Bitter Goodbye

5.8K 1.2K 106
                                    

This is bad.
This is really bad.

Aku gak tahu gimana reaksiku terlihat di depan orang-orang lain, tapi kayaknya semua bersikap normal aja. Avant balik dari kamar mandi dan dengan santai berkenalan sama Dipta. Dipta bersikap charming dan ramah menanggapi Avant sebagai pacar baruku. Dan Ren super bangga karena sukses bikin surprise.

I can't ruin the night.

"Gue lagi proses editing musik, yaaah...seminggu lah di sini. Tau Ren mau ke sini, jadi gue pas-pas'in aja, biar bisa balik bareng."

"Biar bisa tes Covid bareng. Dia penakut banget sama dokter." ralat Ren. Bener sih nih. Dipta pernah pacaran ama berbagai jenis dokter, tapi dia penakut soal suntik-suntikan.

"No worries, bro. Aku juga gak suka banget sama dokter, jarum suntik, rumah sakit. Nope. Just, nope."
Avant tampak senang berada di kumpulannya, lelaki-lelaki alpha dengan tipikal berbeda, dengan satu vibe yang serupa.

Aku minum segelas white wine lagi dari meja. It helps me stop thinking too much and calm down my nerves. Aku udah lama banget gak minum, terakhir mungkin sebelum lulus kuliah. Aku suka wine dan teman-temannya, tapi gak suka bangun pagi dengan kepala berdenyut dan perut kayak diaduk-aduk.
Tapi malam ini kayaknya aku butuh banyak.
Sejujurnya, aku pengen kabur dari sini.

Aku bisa aja bilang sama Avant kalau Dipta adalah orang yang pernah kuceritain waktu itu. Tapi aku gak tau gimana dia akan bereaksi.
Ada Ren pula. Ren dulu terkenal di kampus kami, pernah menghardik dosen yang godain teman perempuannya.

I kinda worry what they'll do to Dipta if they know. Trus aku langsung sebel sendiri rasanya, sadar kalau aku masih mikirin dia padahal dia udah jahat.

"Ner, lo udah minum banyak banget."
Nah. Dia komentar, menahan botol Chardonay yang mau kuambil.
"I'm fine." jawabku cepat, menariknya dan menuang isinya ke gelasku.

Avant lagi ketawa-ketawa berdua Ren, entah ngobrolin apa. Keduanya memegang gelas berisi bourbon dan vodka di tangan masing-masing. Ah parah sih. Alamat kami semua pulang pakai taksi malam ini.
Lalu aku ngeh kalau Dipta gak minum sama sekali. Dia gak pernah minum. Sejak dulu, dia hanya minum soda.
...lalu memanfaatkan ketidaksadaranku secara sadar.

"Vant, pulang yuk." ajakku.

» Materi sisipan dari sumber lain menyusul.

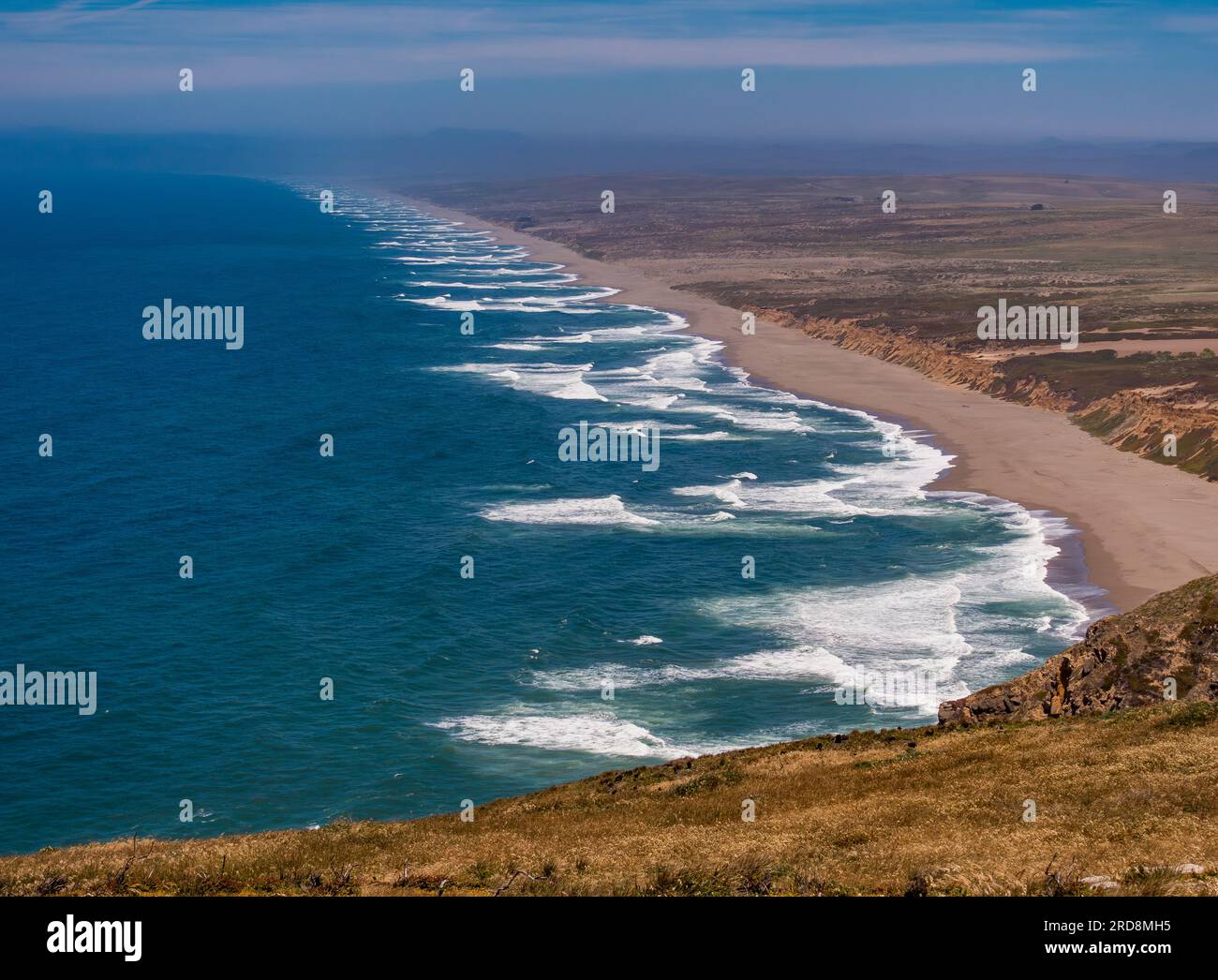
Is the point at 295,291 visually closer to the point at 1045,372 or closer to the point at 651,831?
the point at 1045,372

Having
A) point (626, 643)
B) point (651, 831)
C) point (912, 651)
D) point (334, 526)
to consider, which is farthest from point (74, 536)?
point (651, 831)

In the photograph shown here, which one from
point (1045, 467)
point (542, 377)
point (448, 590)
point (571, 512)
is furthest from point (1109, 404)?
point (448, 590)

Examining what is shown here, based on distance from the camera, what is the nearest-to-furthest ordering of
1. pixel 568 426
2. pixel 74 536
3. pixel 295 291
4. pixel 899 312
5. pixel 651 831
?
pixel 651 831
pixel 74 536
pixel 568 426
pixel 899 312
pixel 295 291

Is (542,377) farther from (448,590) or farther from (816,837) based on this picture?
(816,837)

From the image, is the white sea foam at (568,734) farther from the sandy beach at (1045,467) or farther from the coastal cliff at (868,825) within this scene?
the sandy beach at (1045,467)

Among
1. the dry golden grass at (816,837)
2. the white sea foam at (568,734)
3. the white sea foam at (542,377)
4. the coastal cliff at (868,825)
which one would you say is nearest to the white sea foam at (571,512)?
the white sea foam at (568,734)
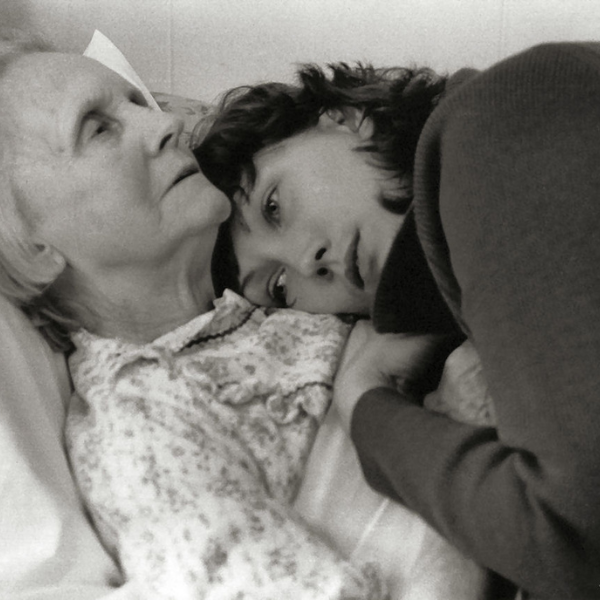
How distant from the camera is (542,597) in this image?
Answer: 28.0 inches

Aku mendadak parno setengah mabuk dengan Dipta di sekitarku.

"The night's still young, love. We can always take a day off tomorrow..." jawab Avant sebelum tau-tau bangkit dan pergi ke depan panggung sama Ren. Meninggalkanku berdua doang sama Dipta! Halaaaah.

Dipta duduk di sebelahku. Aku bahkan gak sanggup untuk bergeser, meskipun mau.

"Gue perlu bicara sama lo." ia berkata.
"Gue enggak mau lagi bicara sama lo." jawabku segera.

"Lo belum maafin gue, Ner."
"Gue gak akan maafin lo, emang."

"Neri..." Dipta menyentuh lenganku dan aku refleks bergeser menjauh. Sebelumnya, aku bahkan bisa tidur dengan santai banget di rumahnya. Tapi hari ini aku muak banget.

"I was young and stupid. I made mistakes. I'm sorry, Neri." Dipta berkata pelan.

"Gue gak tau apa aja yang lo lakuin sama gue, Dip. Gue gak tau mesti maafin bagian mananya, but let's get this straight now, then. Did you rape me?"
"God. No. Neri. No. I would never..."

"Did you see me naked?" potongku.
Ia ragu-ragu menjawab.
"I took that as a yes." sambungku seketika.

"Did you touch me somewhere you shouldn't?" tanyaku lagi, "Another yes, I guess."
Dipta mengusap wajahnya dengan frustasi.

"Did you kiss me? Oh, oh, a lot, I suppose." lanjutku sekalian.

"And you did them all without my consent. You've assaulted me. That's what you do." aku menunjuk dada Dipta dengan telunjukku.